__Dataset content__.
┌──

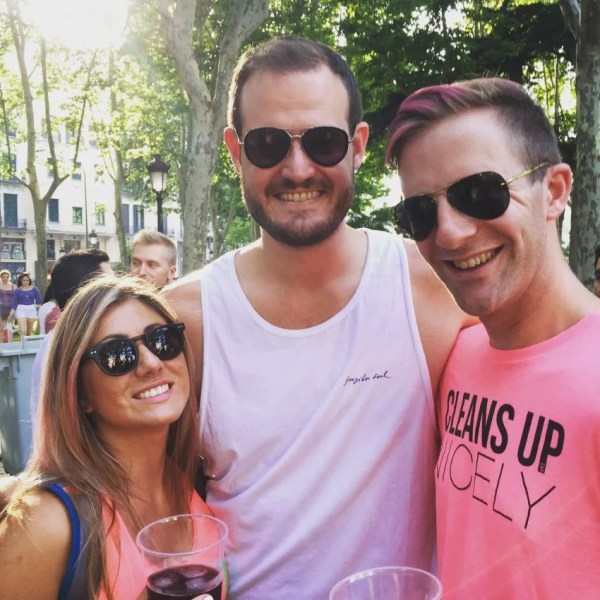 Attending Pride is fun, but to celebrate it with friends is priceless.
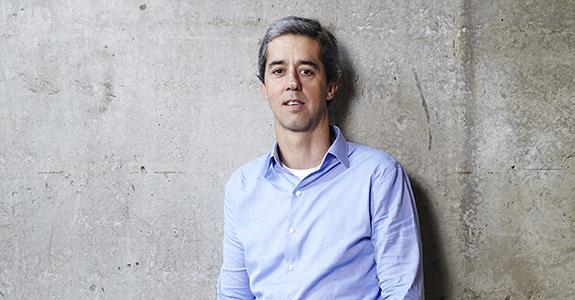 Andre Paes de Barros deixa fintech Pontte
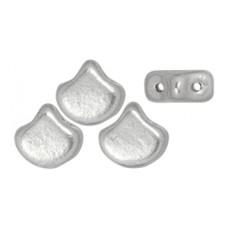 DG-8 Ginkgo бусины 7,5х7,5мм Matte - Metallic Silver (K0170) - 50гр
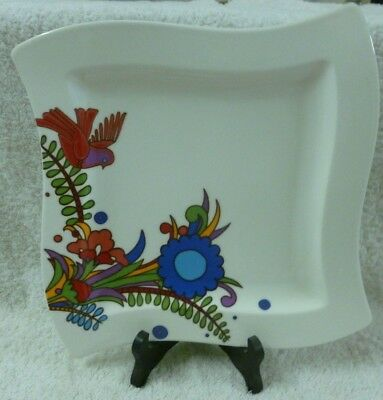 """Villeroy & Boch """"ACAPULCO"""" New Wave Plate 1748 (25cm x 25cm) Made In Luxemberg"""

└──

Leave out every picture and copy verbatim the lines running from the line containing "DG-8 Ginkgo бусины" through the final line of the data.

 DG-8 Ginkgo бусины 7,5х7,5мм Matte - Metallic Silver (K0170) - 50гр
 """Villeroy & Boch """"ACAPULCO"""" New Wave Plate 1748 (25cm x 25cm) Made In Luxemberg"""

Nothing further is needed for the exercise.